President Ramaphosa is soon to receive the Employment Equity Amendment (EEA) Bill, approved by the National Assembly last week. While the Bill will pass to the National Council of Provinces for potential alterations, the President has a say, and can veto the Bill. Should Ramaphosa fail to exercise his veto, he will be allowing an unconstitutional derogation of basic rights.
The Bill derogates rights on two fundamental points. First, it allows the Minister of Employment and Labour, currently Thulas Nxesi, to effectively set race quotas in the private sector. Businesses that fail to meet those quotas can be fined R2.7 million, or 10% of annual turnover, whichever is greater.
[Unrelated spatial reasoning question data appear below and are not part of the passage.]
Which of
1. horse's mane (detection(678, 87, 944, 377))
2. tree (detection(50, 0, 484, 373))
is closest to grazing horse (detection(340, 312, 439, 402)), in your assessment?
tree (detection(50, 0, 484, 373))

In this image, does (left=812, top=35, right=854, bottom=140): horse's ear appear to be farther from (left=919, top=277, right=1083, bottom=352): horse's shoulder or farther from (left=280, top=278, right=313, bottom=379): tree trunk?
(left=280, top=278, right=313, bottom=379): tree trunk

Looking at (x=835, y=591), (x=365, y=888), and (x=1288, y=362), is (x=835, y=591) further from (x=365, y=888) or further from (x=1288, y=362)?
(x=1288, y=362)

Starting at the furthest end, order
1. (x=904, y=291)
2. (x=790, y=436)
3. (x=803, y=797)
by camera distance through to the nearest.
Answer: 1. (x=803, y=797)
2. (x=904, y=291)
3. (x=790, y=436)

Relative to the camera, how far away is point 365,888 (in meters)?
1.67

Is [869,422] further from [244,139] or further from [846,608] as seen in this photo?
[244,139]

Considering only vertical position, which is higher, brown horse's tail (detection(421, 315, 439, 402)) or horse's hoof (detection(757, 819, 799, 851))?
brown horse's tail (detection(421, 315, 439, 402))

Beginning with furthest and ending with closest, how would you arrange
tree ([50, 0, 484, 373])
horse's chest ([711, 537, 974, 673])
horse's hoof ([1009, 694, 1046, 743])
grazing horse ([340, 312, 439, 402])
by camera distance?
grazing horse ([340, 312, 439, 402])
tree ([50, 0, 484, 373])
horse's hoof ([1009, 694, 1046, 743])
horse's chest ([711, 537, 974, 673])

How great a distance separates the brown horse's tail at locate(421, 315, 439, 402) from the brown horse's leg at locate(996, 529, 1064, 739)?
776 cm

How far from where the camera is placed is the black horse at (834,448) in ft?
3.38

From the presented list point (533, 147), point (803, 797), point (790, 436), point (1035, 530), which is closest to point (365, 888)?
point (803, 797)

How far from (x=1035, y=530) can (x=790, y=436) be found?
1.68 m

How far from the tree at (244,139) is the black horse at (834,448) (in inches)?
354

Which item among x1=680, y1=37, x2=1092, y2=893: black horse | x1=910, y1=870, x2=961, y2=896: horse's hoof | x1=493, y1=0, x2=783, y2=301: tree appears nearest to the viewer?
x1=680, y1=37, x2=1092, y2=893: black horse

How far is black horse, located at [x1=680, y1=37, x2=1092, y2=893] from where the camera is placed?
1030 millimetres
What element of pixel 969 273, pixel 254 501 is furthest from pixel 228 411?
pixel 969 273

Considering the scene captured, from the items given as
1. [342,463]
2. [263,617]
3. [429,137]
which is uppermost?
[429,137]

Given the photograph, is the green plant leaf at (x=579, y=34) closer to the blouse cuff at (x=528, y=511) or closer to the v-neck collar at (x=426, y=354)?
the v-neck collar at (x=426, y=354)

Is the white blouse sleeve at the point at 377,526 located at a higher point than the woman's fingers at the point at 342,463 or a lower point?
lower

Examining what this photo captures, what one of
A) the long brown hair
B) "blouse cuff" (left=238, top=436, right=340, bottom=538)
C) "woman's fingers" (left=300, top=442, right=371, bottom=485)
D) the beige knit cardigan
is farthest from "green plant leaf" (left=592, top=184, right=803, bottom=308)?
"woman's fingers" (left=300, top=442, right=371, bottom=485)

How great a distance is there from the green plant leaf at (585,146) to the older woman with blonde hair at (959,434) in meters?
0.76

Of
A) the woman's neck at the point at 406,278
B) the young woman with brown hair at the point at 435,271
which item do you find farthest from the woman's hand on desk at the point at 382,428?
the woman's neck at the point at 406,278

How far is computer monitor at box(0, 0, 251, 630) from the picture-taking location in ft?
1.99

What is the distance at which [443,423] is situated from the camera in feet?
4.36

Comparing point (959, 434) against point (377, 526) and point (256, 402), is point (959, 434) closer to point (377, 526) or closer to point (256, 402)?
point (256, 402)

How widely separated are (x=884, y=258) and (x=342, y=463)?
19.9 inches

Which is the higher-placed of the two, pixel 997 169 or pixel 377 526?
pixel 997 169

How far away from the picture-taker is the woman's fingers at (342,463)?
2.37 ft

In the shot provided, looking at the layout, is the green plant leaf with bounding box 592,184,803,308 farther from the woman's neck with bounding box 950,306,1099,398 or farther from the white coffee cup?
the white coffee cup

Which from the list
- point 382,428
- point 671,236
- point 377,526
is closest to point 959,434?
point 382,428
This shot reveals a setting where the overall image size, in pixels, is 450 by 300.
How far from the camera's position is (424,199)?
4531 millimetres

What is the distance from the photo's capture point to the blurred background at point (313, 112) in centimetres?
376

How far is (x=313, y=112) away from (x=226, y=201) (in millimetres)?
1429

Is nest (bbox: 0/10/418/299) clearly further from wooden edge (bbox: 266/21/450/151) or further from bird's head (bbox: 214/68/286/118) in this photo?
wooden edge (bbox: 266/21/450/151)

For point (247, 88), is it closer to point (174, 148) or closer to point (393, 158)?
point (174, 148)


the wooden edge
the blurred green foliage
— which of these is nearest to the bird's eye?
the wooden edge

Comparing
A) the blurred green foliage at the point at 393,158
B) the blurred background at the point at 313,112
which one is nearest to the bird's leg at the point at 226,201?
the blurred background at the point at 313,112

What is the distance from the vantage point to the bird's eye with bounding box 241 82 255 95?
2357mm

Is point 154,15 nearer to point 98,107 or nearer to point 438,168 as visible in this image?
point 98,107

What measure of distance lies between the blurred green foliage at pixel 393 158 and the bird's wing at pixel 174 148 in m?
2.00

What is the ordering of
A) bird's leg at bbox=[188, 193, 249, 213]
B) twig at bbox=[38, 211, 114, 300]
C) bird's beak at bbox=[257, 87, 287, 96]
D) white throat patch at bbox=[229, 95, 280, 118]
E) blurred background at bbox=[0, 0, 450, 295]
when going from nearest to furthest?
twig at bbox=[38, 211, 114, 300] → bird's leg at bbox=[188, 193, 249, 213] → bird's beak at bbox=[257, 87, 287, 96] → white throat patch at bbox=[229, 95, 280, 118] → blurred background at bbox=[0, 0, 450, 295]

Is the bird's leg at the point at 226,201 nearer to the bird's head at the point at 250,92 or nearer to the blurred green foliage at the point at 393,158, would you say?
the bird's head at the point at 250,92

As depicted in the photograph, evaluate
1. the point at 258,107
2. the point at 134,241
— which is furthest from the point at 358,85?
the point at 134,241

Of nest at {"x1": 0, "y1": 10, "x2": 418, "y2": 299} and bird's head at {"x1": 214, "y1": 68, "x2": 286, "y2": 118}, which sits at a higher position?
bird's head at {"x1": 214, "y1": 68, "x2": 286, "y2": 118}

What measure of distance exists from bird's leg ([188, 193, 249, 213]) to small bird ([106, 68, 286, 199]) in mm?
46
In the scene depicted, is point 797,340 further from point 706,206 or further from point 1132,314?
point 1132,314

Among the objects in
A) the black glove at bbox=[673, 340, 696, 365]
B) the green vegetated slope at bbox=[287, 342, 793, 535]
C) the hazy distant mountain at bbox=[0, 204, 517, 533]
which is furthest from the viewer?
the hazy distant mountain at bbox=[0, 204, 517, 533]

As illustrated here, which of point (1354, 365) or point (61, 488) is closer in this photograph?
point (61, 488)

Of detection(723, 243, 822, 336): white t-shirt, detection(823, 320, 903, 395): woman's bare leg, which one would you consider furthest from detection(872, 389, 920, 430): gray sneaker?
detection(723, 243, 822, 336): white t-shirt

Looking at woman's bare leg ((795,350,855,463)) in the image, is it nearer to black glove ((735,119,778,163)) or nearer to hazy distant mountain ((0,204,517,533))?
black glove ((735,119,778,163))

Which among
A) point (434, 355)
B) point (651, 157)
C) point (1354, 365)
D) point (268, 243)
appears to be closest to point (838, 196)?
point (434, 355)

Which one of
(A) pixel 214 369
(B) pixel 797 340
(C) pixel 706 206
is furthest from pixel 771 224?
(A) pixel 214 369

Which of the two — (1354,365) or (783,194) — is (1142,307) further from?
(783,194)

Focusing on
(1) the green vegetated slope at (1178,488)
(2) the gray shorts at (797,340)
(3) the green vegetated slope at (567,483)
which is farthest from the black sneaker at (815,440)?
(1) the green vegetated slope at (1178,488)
That would be a death warrant for affected businesses, condemning their workers to the unemployment queue.
Second, the Bill mandates the Minister of Labour to issue compliance certificates. Without compliance certificates, businesses would be barred from government contracts. Minister Nxesi himself poses this as a seizing by the state of “the force it needs”.
Besides these two points, the EEA will deter investment, both domestic and international, ultimately punishing the unemployed.
IRR head of campaigns Gabriel Crouse notes: “The argument for race quotas has never been weaker. Since 2015 the white top 10% got 10% of national income. By contrast the ‘black’ top 10%, in the broad definition, got three times as much, according to Stats SA, at 32%. This ‘transformation’ has not ‘trickled down’: the black bottom 40% earned a mere 3.7% of national income, with the EEA only further rewarding the rich while expanding unemployment.”
What is more, the EEA will undermine the concept of non-racial meritocracy entrenched in our Constitution. The Constitution is unambiguous in this regard, stating: “National legislation must be enacted to prevent or prohibit unfair discrimination.” The EEA would do the opposite. Therefore, the EEA should be struck down on principle, in defence of private life, non-racialism, and non-discrimination.
Beyond this, it should also be struck down on procedural grounds. The law requires that a socio-economic impact assessment be produced, yet this is missing in relation to the EEA. Furthermore, by delegating the power to determine race quotas across the economy, effectively granting a cabinet member the power of writing major laws, the EEA may be challenged on the grounds of eroding the separation of powers.
Crouse highlights the EEA’s legal fragility, noting: “While the state prepares to roll out race quotas across private life it has yet to provide any legal standard to judge who belongs to which race. If the EEA cannot be blocked either by veto or court action, expect people of all hues to describe themselves as ‘African’, which is justified since that is what all South Africans are.”